**Text excerpt**
################

- Poster
- Directed by: T. R. Ramanna
- Screenplay by: T. N. Balu
- Story by: A. T. Kovoor
- Based on: Punarjanmam (Malayalam)
- Produced by: S. P. Lakshmanan S. S. Pazhaniappan M. N. Arunachalam M. Suriyanarayanan
- Starring: R. Muthuraman Manjula S. A. Ashokan
- Cinematography: Amirtham
- Edited by: D. K. Shankar V. N. Ragupathy
- Music by: T. R. Pappa
- Production companies: Vijaya & Suri Combines
- Release date: 9 February 1973;
- Running time: 127 minutes
- Country: India
- Language: Tamil

= Maru Piravi =

Maru Piravi is a 1973 Indian Tamil-language erotic thriller film directed by T. R. Ramanna. It stars R. Muthuraman and Manjula. It is the Tamil remake of the 1971 Malayalam film Punarjanmam. The film was released on 9 February 1973.

== Plot ==
The movie plot is based on Oedipus complex.

################

**Directions**
(a) Summarize the Maru Piravi article in two sentences.
(b) Rewrite everything from "Maru Piravi is" down to "9 February 1973." in the Maru Piravi article, swapping "film" for "picture".
(c) List every performer the Maru Piravi article names under "Starring."

################

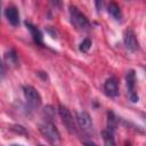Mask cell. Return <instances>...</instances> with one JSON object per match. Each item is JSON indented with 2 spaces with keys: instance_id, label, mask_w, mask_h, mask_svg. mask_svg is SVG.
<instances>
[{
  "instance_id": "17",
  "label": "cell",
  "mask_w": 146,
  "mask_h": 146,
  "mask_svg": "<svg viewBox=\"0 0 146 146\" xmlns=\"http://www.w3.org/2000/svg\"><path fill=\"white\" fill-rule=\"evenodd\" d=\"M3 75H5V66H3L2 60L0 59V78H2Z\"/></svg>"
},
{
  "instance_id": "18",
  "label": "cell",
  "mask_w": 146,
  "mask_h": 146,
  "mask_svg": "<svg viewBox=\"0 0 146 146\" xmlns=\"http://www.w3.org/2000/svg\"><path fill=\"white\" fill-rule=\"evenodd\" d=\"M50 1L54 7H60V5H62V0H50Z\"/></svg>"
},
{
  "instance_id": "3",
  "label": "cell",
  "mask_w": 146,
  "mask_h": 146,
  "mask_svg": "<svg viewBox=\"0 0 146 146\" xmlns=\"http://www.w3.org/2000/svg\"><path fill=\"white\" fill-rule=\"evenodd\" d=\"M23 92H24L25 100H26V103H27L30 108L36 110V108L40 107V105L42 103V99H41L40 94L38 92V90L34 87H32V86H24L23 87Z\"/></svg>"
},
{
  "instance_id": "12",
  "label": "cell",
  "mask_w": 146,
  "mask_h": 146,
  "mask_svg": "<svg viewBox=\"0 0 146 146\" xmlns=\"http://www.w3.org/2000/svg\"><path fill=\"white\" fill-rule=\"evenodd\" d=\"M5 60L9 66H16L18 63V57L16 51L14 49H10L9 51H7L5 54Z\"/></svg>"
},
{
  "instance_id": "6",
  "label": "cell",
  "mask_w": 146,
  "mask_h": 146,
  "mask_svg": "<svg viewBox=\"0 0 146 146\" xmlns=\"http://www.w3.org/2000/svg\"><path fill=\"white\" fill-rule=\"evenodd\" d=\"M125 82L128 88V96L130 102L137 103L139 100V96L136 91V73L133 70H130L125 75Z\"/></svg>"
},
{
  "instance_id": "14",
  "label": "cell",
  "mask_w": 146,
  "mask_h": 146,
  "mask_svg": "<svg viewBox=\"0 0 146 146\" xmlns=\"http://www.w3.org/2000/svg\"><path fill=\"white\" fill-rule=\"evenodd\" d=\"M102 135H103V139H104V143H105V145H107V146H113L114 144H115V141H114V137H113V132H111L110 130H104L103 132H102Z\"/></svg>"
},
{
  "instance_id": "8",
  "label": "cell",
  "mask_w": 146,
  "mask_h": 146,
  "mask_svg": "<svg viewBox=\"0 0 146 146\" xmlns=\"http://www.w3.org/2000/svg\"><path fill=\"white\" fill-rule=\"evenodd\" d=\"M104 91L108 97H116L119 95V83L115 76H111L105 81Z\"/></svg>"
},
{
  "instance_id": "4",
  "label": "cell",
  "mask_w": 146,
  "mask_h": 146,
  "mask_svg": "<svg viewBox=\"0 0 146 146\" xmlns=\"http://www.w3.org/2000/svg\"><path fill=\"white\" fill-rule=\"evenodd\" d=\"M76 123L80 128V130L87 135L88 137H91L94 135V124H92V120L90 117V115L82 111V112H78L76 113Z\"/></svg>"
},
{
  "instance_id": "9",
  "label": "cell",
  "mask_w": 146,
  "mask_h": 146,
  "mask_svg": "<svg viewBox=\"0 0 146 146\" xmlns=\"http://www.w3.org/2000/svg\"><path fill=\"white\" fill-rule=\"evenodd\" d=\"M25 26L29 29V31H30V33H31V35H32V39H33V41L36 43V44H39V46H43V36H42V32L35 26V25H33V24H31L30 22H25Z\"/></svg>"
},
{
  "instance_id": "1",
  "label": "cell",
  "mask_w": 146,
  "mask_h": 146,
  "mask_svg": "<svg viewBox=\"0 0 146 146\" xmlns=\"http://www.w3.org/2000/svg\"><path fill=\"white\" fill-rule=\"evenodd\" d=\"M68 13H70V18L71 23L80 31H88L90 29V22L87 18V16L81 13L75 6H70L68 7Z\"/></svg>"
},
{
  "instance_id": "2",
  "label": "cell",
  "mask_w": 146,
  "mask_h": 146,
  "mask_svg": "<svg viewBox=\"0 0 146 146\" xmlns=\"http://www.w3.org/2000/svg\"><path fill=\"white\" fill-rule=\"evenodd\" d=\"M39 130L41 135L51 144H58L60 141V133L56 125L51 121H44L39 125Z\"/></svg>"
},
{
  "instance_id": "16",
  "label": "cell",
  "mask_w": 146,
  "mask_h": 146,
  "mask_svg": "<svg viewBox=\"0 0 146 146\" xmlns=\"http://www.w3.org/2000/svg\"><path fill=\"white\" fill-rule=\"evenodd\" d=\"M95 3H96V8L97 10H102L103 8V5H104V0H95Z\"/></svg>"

################

**Outputs by task**
(a) Maru Piravi is a 1973 Indian Tamil-language erotic thriller film directed by T. R. Ramanna, starring R. Muthuraman and Manjula, and released on 9 February 1973. It is a remake of the 1971 Malayalam film Punarjanmam, and its plot is based on the Oedipus complex.

(b)
Maru Piravi is a 1973 Indian Tamil-language erotic thriller picture directed by T. R. Ramanna. It stars R. Muthuraman and Manjula. It is the Tamil remake of the 1971 Malayalam picture Punarjanmam. The picture was released on 9 February 1973.

(c)
R. Muthuraman
Manjula
S. A. Ashokan